À commencer par les Nations unies, dont le porte-parole, Stéphane Dujarric, vient de rappeler timidement que le conflit doit être résolu dans le cadre d’un processus politique sous les directives de l’ONU.
Et surtout, la classe politique de la péninsule Ibérique, de gauche comme de droite, qui a condamné, pour une fois à l’unisson, la décision de Sánchez d’abandonner une “deuxième fois” aux Marocains cette ancienne province espagnole (la première fois, c’était en 1975, lors de l’accord de partition du Sahara occidental entre le Maroc et la Mauritanie).
Les alliés gouvernementaux de M. Sánchez et ses soutiens parlementaires l’ont fait bruyamment savoir en accusant l’exécutif d’avoir cédé au “chantage” du Maroc.
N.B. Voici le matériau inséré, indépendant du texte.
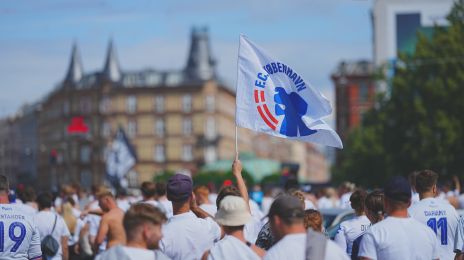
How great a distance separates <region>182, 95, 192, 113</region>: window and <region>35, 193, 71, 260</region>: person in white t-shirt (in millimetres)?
113131

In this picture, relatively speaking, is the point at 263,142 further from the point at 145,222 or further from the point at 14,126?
the point at 145,222

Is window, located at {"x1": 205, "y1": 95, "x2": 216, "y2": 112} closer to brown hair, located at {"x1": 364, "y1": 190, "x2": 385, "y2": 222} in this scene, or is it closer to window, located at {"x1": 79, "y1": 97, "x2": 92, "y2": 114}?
window, located at {"x1": 79, "y1": 97, "x2": 92, "y2": 114}

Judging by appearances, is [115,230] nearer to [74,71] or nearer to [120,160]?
[120,160]

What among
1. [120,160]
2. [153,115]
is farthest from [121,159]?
[153,115]

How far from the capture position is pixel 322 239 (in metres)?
6.79

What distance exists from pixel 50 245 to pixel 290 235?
25.6 feet

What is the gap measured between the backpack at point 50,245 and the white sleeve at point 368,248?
272 inches

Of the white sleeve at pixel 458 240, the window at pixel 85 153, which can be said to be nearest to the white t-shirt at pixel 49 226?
the white sleeve at pixel 458 240

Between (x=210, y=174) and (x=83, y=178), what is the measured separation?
128 feet

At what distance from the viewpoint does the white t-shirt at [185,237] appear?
29.1 ft

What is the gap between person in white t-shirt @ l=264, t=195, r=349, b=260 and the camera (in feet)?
22.8

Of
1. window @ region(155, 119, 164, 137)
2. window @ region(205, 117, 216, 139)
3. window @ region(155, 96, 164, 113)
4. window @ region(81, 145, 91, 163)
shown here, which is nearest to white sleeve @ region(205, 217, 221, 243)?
window @ region(205, 117, 216, 139)

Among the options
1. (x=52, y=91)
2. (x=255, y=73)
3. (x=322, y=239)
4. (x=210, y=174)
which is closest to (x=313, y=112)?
(x=255, y=73)

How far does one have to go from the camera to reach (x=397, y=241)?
8195mm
Ça, ce sont les faits. Maintenant, viennent les interprétations.
Que s’est-il passé pour que Sánchez, un ancien défenseur des indépendantistes sahraouis, étrille une position consensuelle vieille de quarante-six ans et torde le cou au programme de son propre parti au risque de se mettre à dos ses partenaires politiques et l’Algérie, un “allié stratégique”, dit-on au ministère espagnol des Affaires étrangères ?
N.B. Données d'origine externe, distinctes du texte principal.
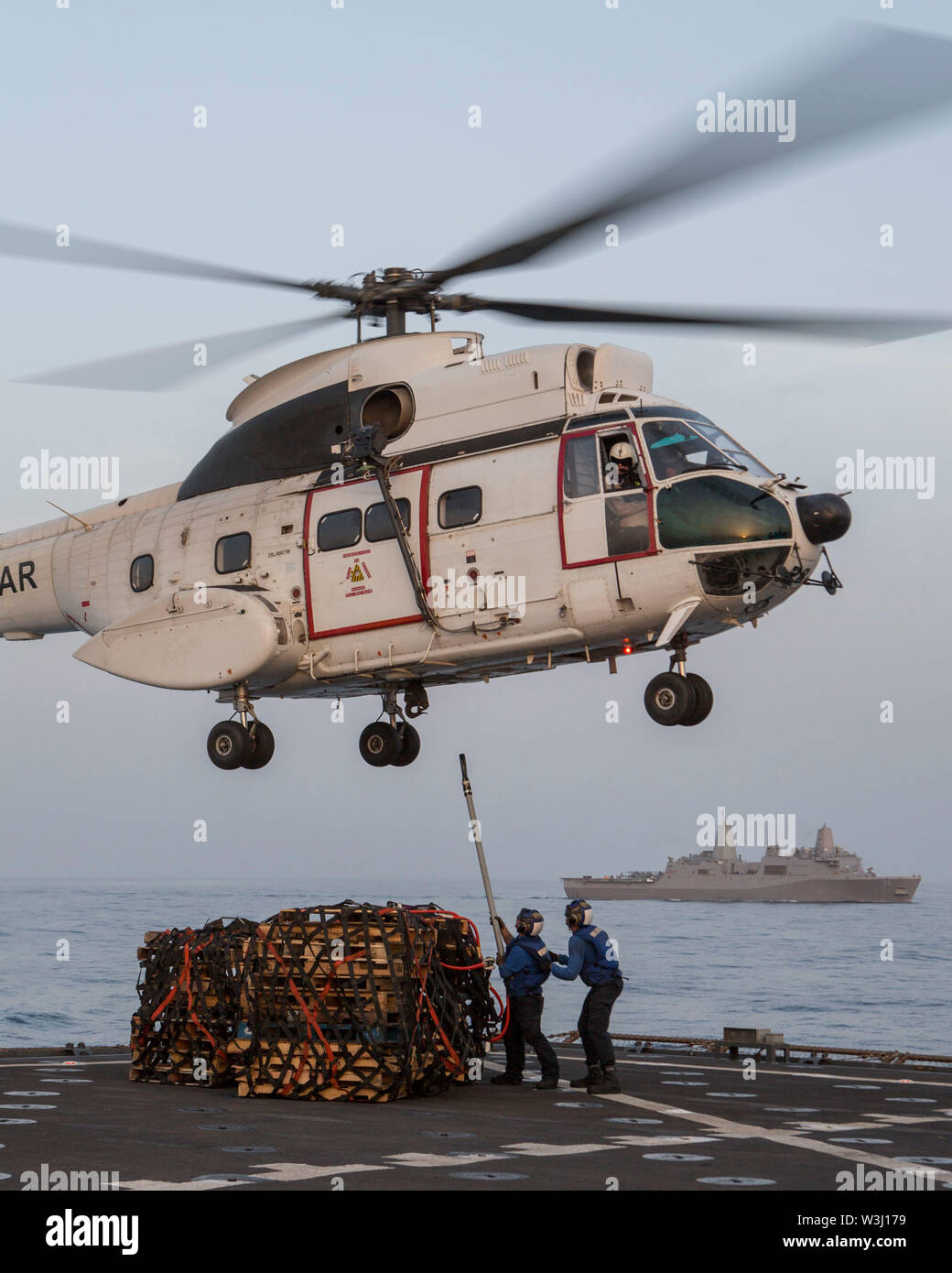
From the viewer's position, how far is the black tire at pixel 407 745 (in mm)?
17922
Premièrement, il y avait la nécessité, assure-t-on à Madrid, avec la guerre qui fait rage en Ukraine, de ne pas avoir deux fronts ouverts à la fois. Le russe et le marocain.
Comme si l’Espagne avait une position prépondérante dans les structures de l’Otan. Comme si les sautillements diplomatiques marocains pouvaient être perçus comme constitutifs d’un véritable front.
Deuxièmement, pour Madrid, la coopération avec le Maroc en matière de lutte contre l’immigration illégale est capitale.
Troisièmement, on évoque une légère pression américaine sur Pedro Sánchez pour qu’il se montre conciliant envers les revendications marocaines.
C’est très probable, car les Américains se sont impliqués diplomatiquement pour convaincre l’Algérie de rouvrir le gazoduc Maghreb Europe (GME) reliant l’Algérie à l’Espagne à travers le Maroc.
La vice-secrétaire d’État américaine, Wendy Sherman, s’est déplacée personnellement à Alger dans le cadre d’une tournée qui l’a emmenée à Rabat et à Madrid. Sans succès.
Quelques heures avant que le Maroc n’annonce la décision espagnole de reconnaître le plan d’autonomie marocain, Alger répondait par une fin de non-recevoir à la demande américaine.
Mais toutes ces interprétations ne peuvent pas expliquer entièrement la démesure, selon l’immense majorité des analystes espagnols, du revirement espagnol, d’autant plus qu’en Espagne, l’électeur socialiste, celui de Pedro Sánchez, est celui, avec les autres sympathisants de gauche, qui communie le plus avec les indépendantistes sahraouis.
Il y a quelque chose de mystérieux dans ce revirement. Car fâcher l’Algérie, premier fournisseur de gaz de l’Espagne, a quelque chose de “descabellado” (fou), s’inquiètent certains commentateurs, qui mettent en avant la vulnérabilité énergétique de leur pays. Le rappel par l’Algérie de son ambassadeur à Madrid en a rajouté une couche.
Intransigeance algérienne, inflexibilité marocaine
Il y a peut-être quelque chose de vrai, et aussi beaucoup de faux, dans ces commentaires. Mais l’important réside dans l’incapacité du gouvernement espagnol à comprendre l’idiosyncrasie – un mot qu’affectionnent les Espagnols – du makhzen [le pouvoir marocain], et celle des dirigeants algériens.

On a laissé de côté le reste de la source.